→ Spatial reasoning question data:
***
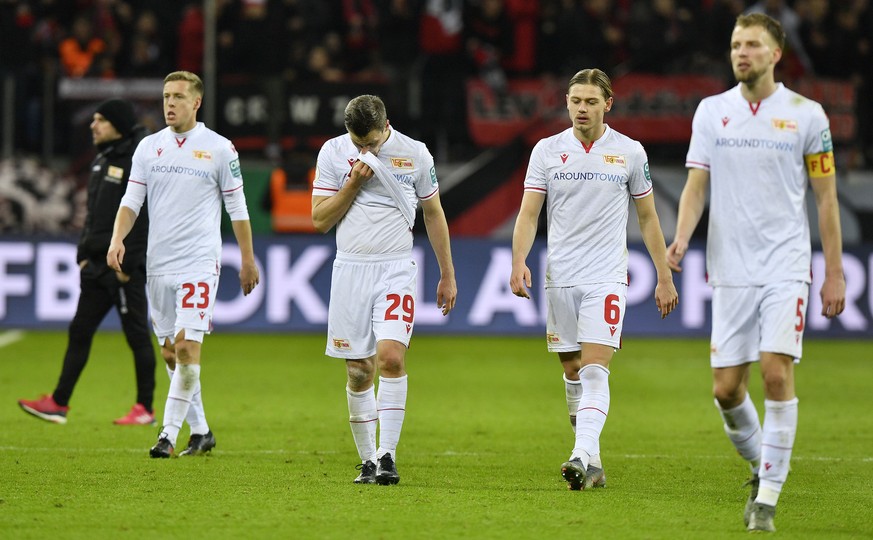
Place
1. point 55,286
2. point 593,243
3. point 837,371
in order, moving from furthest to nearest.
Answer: point 55,286 → point 837,371 → point 593,243

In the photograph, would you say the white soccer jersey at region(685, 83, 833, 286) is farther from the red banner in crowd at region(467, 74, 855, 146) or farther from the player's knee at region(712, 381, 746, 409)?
the red banner in crowd at region(467, 74, 855, 146)

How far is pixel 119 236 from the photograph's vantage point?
8.30 m

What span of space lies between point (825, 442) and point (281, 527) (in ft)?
16.1

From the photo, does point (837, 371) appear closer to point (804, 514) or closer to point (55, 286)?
point (804, 514)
***
Give each line of the rows above as a Markdown table with the columns "No." and "Line," numbering the lines in order and leaving out blank lines. Omit the pictures from the table.

| No. | Line |
|---|---|
| 1 | Place |
| 2 | 1. point 55,286 |
| 3 | 2. point 593,243 |
| 4 | 3. point 837,371 |
| 5 | in order, moving from furthest to nearest. |
| 6 | Answer: point 55,286 → point 837,371 → point 593,243 |
| 7 | In the photograph, would you say the white soccer jersey at region(685, 83, 833, 286) is farther from the red banner in crowd at region(467, 74, 855, 146) or farther from the player's knee at region(712, 381, 746, 409)? |
| 8 | the red banner in crowd at region(467, 74, 855, 146) |
| 9 | How far is pixel 119 236 from the photograph's vantage point? |
| 10 | 8.30 m |
| 11 | What span of space lies between point (825, 442) and point (281, 527) (in ft)? |
| 12 | 16.1 |
| 13 | From the photo, does point (837, 371) appear closer to point (804, 514) or closer to point (55, 286)? |
| 14 | point (804, 514) |